▸ Spatial reasoning listing:
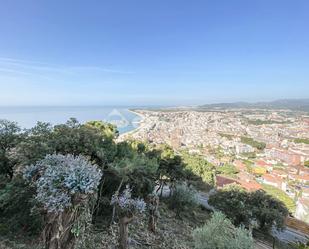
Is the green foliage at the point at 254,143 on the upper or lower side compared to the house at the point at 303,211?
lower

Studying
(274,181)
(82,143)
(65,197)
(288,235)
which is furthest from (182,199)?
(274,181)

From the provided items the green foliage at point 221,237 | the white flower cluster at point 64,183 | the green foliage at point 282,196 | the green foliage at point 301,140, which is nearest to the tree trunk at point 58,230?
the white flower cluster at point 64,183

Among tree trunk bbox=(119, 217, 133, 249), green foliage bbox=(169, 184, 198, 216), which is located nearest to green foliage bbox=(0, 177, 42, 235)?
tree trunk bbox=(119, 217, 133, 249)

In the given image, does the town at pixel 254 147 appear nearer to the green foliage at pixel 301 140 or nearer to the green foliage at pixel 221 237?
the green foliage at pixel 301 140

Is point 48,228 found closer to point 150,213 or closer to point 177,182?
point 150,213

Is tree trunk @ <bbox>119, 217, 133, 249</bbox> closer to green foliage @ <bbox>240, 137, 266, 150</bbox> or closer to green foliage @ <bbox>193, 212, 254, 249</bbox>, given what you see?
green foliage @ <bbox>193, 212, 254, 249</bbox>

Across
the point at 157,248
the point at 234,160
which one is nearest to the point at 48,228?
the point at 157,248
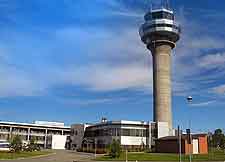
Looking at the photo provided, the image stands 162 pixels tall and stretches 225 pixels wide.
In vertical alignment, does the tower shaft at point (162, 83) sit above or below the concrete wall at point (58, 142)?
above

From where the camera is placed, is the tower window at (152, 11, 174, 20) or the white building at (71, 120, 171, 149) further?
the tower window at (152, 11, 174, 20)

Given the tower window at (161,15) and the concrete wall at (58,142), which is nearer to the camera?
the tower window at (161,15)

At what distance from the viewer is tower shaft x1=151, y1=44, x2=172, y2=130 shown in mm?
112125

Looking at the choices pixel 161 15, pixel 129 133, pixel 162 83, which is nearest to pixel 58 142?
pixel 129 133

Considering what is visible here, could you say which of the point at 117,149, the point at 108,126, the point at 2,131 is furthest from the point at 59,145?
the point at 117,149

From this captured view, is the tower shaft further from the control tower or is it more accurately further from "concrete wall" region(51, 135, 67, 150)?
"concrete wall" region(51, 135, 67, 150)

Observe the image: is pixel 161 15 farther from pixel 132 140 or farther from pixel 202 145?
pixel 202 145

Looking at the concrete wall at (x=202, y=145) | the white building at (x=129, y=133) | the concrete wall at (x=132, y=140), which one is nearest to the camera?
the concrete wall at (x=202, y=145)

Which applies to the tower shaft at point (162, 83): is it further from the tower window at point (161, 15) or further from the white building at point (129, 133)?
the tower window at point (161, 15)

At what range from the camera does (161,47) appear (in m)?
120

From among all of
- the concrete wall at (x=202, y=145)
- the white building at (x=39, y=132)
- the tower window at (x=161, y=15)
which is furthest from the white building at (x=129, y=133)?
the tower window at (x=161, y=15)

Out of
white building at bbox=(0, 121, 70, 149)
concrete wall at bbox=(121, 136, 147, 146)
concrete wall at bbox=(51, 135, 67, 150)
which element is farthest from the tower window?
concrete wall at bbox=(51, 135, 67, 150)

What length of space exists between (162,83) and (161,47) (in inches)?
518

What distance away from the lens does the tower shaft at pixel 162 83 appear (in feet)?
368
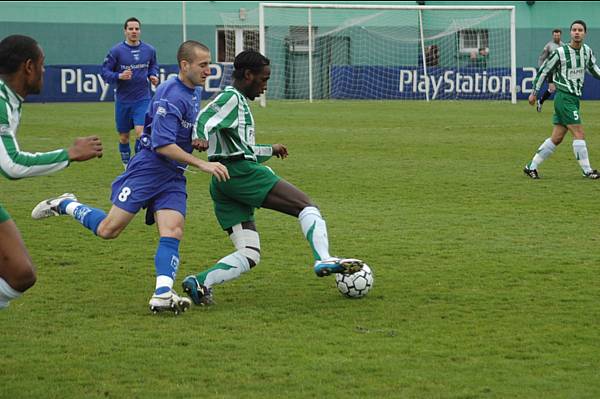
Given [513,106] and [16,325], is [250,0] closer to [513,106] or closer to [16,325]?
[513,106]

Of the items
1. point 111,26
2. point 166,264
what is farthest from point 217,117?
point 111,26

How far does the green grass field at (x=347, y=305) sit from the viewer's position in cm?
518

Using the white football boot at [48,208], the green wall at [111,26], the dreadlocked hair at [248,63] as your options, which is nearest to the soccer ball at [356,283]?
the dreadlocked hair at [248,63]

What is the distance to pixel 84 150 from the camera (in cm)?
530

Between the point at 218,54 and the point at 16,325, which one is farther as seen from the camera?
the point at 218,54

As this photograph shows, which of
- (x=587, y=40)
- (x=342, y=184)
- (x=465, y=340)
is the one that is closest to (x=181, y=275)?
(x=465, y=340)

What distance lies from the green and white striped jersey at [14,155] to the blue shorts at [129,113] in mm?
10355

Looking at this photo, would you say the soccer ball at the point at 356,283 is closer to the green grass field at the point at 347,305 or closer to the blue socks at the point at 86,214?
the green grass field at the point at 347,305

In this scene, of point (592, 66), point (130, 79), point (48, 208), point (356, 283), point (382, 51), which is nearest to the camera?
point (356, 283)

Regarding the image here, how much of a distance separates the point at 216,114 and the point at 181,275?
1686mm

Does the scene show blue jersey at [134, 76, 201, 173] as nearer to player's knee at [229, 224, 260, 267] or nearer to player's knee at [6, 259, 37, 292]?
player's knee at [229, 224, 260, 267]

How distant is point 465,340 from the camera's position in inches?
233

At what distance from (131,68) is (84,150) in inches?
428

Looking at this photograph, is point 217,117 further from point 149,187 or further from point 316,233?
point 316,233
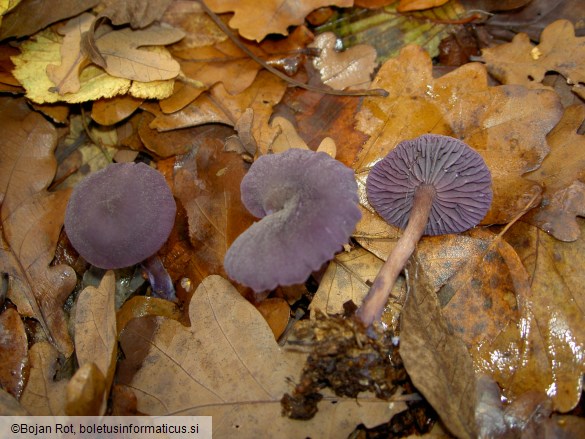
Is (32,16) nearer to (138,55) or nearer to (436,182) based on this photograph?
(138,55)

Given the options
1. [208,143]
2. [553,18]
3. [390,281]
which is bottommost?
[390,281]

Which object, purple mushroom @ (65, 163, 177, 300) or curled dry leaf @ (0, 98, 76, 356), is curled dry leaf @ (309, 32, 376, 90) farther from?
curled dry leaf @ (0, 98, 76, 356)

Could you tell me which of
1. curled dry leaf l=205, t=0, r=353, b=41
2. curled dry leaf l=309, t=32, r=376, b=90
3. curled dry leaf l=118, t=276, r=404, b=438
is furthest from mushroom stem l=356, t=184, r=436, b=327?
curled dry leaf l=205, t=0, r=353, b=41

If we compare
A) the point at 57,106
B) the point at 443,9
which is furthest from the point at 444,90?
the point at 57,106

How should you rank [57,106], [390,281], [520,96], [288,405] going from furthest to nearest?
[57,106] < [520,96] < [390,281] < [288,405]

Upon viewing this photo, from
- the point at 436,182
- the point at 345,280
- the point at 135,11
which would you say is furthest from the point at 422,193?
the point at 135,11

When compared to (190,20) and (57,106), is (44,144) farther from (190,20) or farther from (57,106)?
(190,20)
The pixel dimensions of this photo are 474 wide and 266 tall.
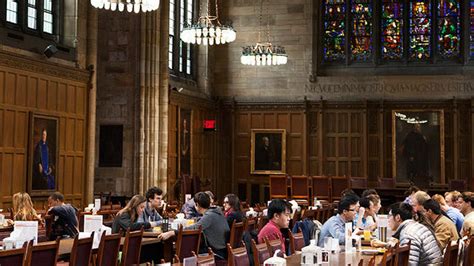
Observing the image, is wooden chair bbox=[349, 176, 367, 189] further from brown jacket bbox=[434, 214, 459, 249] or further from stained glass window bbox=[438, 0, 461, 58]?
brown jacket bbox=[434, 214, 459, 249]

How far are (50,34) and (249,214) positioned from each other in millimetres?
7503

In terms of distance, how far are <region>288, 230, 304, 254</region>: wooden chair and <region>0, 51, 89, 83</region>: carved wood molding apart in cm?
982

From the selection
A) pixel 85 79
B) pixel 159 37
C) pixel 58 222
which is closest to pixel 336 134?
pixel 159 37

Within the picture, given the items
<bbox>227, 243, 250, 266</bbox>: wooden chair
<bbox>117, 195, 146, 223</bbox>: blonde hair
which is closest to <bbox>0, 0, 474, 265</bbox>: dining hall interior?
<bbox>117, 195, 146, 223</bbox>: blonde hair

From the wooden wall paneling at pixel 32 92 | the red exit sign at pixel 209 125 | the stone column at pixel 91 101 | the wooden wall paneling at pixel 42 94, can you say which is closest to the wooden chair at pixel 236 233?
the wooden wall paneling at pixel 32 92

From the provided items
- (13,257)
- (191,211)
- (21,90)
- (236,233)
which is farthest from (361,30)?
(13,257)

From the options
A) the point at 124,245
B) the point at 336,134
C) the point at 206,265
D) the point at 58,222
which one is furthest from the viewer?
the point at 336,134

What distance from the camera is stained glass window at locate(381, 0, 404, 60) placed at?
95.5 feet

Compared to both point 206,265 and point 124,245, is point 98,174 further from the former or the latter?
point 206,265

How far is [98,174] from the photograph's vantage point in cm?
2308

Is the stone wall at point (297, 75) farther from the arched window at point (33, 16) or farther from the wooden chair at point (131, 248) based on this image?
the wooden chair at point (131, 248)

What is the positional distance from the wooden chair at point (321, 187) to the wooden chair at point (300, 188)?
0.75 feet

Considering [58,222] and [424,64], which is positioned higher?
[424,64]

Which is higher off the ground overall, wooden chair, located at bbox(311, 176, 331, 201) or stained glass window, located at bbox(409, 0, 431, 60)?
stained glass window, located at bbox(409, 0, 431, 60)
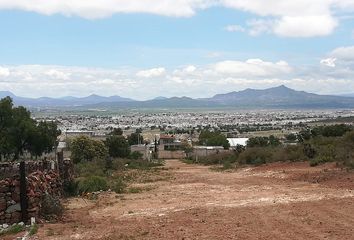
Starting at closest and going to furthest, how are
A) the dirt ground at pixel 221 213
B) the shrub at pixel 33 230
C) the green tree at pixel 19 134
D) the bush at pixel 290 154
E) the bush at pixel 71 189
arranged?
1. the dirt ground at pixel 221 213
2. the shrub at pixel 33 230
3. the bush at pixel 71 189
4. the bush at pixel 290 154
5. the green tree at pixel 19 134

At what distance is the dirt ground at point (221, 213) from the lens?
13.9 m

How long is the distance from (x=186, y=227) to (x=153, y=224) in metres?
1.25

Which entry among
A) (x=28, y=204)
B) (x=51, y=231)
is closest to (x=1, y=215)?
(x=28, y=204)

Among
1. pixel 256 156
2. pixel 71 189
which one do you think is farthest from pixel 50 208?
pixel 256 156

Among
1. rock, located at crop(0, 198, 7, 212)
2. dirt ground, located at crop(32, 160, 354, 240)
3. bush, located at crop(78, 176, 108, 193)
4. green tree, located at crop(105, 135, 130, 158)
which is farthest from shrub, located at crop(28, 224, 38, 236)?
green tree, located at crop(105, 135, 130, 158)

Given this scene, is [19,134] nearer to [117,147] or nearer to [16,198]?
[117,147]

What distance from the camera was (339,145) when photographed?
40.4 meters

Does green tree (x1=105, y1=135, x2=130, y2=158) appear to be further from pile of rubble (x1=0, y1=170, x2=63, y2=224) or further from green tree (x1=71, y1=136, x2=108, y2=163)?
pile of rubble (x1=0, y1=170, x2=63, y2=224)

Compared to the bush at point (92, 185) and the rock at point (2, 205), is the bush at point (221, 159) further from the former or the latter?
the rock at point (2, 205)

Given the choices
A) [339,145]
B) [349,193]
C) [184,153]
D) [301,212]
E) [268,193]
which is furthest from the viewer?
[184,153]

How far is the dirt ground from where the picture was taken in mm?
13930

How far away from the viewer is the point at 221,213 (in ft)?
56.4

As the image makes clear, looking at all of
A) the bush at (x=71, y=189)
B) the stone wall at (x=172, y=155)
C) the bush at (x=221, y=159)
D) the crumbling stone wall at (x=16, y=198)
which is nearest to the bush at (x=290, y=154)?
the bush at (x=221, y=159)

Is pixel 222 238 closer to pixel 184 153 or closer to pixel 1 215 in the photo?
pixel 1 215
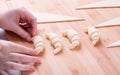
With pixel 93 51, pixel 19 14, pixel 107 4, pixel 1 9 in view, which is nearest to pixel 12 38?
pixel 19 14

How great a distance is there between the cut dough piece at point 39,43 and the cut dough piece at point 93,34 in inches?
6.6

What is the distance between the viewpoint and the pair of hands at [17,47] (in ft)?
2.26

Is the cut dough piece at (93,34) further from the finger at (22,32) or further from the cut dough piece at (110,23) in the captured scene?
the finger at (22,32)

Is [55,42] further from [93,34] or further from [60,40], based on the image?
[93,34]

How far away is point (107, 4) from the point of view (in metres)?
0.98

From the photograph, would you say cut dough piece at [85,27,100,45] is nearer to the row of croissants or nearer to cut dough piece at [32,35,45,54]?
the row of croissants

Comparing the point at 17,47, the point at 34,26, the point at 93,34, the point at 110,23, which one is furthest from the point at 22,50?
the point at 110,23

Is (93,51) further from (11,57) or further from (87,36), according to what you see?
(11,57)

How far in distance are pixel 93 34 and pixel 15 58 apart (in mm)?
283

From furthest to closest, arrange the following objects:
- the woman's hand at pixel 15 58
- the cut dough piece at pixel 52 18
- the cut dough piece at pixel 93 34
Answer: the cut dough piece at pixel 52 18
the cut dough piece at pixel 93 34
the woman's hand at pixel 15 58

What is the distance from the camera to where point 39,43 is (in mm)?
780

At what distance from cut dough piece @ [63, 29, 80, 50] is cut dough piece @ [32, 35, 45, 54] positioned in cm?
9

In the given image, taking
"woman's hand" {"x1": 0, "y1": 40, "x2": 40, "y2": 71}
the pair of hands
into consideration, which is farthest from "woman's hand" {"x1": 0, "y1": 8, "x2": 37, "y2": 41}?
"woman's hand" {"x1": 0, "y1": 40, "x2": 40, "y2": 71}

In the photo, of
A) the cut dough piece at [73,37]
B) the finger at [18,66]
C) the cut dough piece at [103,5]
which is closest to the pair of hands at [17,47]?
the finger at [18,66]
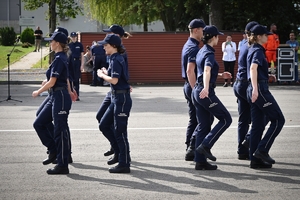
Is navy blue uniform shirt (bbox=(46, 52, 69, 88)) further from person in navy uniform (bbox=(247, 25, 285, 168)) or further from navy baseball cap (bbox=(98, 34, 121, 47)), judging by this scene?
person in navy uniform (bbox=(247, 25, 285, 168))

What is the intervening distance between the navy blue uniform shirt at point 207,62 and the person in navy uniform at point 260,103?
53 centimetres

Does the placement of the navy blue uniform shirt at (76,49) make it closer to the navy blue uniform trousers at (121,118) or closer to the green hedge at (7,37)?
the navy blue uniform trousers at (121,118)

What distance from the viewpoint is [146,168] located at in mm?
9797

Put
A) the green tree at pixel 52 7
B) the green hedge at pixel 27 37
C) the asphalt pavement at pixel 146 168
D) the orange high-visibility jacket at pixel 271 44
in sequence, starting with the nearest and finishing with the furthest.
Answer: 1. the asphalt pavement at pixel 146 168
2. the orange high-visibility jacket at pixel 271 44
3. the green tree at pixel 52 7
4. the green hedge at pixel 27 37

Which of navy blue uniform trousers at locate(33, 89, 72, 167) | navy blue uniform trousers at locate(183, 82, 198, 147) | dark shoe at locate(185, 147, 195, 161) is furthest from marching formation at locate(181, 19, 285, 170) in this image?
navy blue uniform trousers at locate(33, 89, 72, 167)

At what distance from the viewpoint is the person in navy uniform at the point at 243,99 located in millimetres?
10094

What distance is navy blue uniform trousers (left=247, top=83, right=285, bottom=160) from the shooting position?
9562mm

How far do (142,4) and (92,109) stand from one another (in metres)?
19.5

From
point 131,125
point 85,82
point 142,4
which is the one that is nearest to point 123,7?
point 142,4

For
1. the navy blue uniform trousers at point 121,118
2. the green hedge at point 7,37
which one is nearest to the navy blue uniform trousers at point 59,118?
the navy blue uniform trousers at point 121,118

▸ Goal: In the listing above, swap "soccer ball" for "football" and reproduce only the lines starting with the line that contains "Looking at this photo, would" and going on through the line that contains "[57,106] < [520,96] < [390,281] < [288,405]", with everything else unchanged. Omit the pictures from your answer.

▸ Reply:
Looking at this photo, would you say the football at the point at 356,283 is closer to the green grass field at the point at 347,305 or closer to the blue socks at the point at 86,214?
the green grass field at the point at 347,305

In this scene, of point (592, 66), point (130, 79), point (48, 208), point (356, 283), point (382, 51), which is nearest to the camera?
point (356, 283)

Regarding the image here, how much of a distance separates the point at 216,114 and the point at 181,275?
1686mm

Does the scene show blue jersey at [134, 76, 201, 173] as nearer to player's knee at [229, 224, 260, 267] or nearer to player's knee at [6, 259, 37, 292]?
player's knee at [229, 224, 260, 267]

How distant is point 465,340 from the camera's position in inches?
233

At what distance from (131,68) is (84,150) in inches?
428

Looking at this photograph, is point 217,117 further from point 149,187 or further from point 316,233?
point 316,233
Is (32,16) nearer to (138,55) or nearer to (436,182) based on this photograph?
(138,55)

Given the options
1. [208,143]
2. [553,18]
3. [390,281]
which is bottommost?
[390,281]

Which object, purple mushroom @ (65, 163, 177, 300) or curled dry leaf @ (0, 98, 76, 356), is curled dry leaf @ (309, 32, 376, 90) farther from?
curled dry leaf @ (0, 98, 76, 356)

Could you tell me which of
1. curled dry leaf l=205, t=0, r=353, b=41
2. curled dry leaf l=309, t=32, r=376, b=90
3. curled dry leaf l=118, t=276, r=404, b=438
is furthest from mushroom stem l=356, t=184, r=436, b=327?
curled dry leaf l=205, t=0, r=353, b=41

If we compare
A) the point at 57,106
B) the point at 443,9
which is furthest from the point at 444,90?
the point at 57,106

How should you rank [57,106], [390,281], [520,96], [288,405] going from furthest to nearest?
[57,106] < [520,96] < [390,281] < [288,405]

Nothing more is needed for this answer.